Authenticating S3 access using non-anonymous request URLs

If you run a small data center and have capped bandwidth you don't want to be delivering bulk data to customers. It is better to place the data in the cloud and redirect your customers to get the data there. Amazon's S3 is a good place for that as creating a public URL is trivial. If the data is not public then S3 has a simple mechanism for enabling you to authenticate access. To do this you run your own authentication service; this service prepares a signed, time limited URL that you give to the client to use to download the data from S3. The network interaction is all done within SSL and so you don't need to worry about the URL escaping into the wild and even if it did the loss is time limited.

The AWS S3 service calls this a non-anonymous request URL. For example, if your data is in the "2019-Q4.tsv" item in the "com.andrewgilmartin.bucket1" bucket the URL is

https://s3.amazonaws.com/com.andrewgilmartin.bucket1/2019-Q4.tsv

Your authentication service will (after authenticating the user) redirect the user's HTTP client to the URL

https://s3.amazonaws.com/com.andrewgilmartin.bucket1/2019-Q4.tsv
    ?AWSAccessKeyId=<<AWS_ACCESS_KEY>>
    &Expires=<<EXPIRES>>
    &Signature=<<SIGNATURE>>

This is the non-anonymous request URL. The <<SIGNATURE>> is a base64 encoding of an SHA1 encryption of the HTTP method ("GET"), the path ("/com.andrewgilmartin.bucket1/2019-Q4.tsv"), and the expiration time (<<EXPIRES>>). The <<AWS_ACCESS_KEY>> corresponding secret key is used for the encryption. An example Java implementation is at S3RestAuthenticationUrlFactory.
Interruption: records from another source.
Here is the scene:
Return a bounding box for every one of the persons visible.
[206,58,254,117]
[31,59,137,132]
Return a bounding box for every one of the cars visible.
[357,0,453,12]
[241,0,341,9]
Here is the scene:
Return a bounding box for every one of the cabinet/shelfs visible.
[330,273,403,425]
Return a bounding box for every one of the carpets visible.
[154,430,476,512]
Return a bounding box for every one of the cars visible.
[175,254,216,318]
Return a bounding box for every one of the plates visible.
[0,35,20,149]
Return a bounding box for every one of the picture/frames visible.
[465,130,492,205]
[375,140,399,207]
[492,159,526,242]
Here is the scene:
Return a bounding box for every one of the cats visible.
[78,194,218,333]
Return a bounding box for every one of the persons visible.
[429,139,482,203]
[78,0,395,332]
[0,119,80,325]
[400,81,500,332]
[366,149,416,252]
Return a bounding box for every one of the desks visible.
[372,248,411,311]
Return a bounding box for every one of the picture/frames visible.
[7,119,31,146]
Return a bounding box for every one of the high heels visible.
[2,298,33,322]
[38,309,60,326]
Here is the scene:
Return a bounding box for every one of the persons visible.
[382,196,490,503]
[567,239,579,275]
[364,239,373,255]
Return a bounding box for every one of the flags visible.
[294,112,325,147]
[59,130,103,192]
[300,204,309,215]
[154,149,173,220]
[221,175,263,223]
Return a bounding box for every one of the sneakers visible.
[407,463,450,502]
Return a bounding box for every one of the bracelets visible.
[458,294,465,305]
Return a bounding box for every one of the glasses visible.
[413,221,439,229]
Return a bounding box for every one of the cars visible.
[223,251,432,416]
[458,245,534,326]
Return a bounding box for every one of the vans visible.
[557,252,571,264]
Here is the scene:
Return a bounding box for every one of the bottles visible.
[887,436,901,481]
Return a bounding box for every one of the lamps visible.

For any of this to work you will need an AWS access key id and secret key that is associated with an IAM user with a policy to access the S3 bucket. If you have not done this before the video AWS S3 Bucket Security, Restrict Privileges to User using IAM Policy is a good tutorial. If you only want to allow read access then remove the "s3:PutObject" and "s3:DeleteObject" actions from the example policy.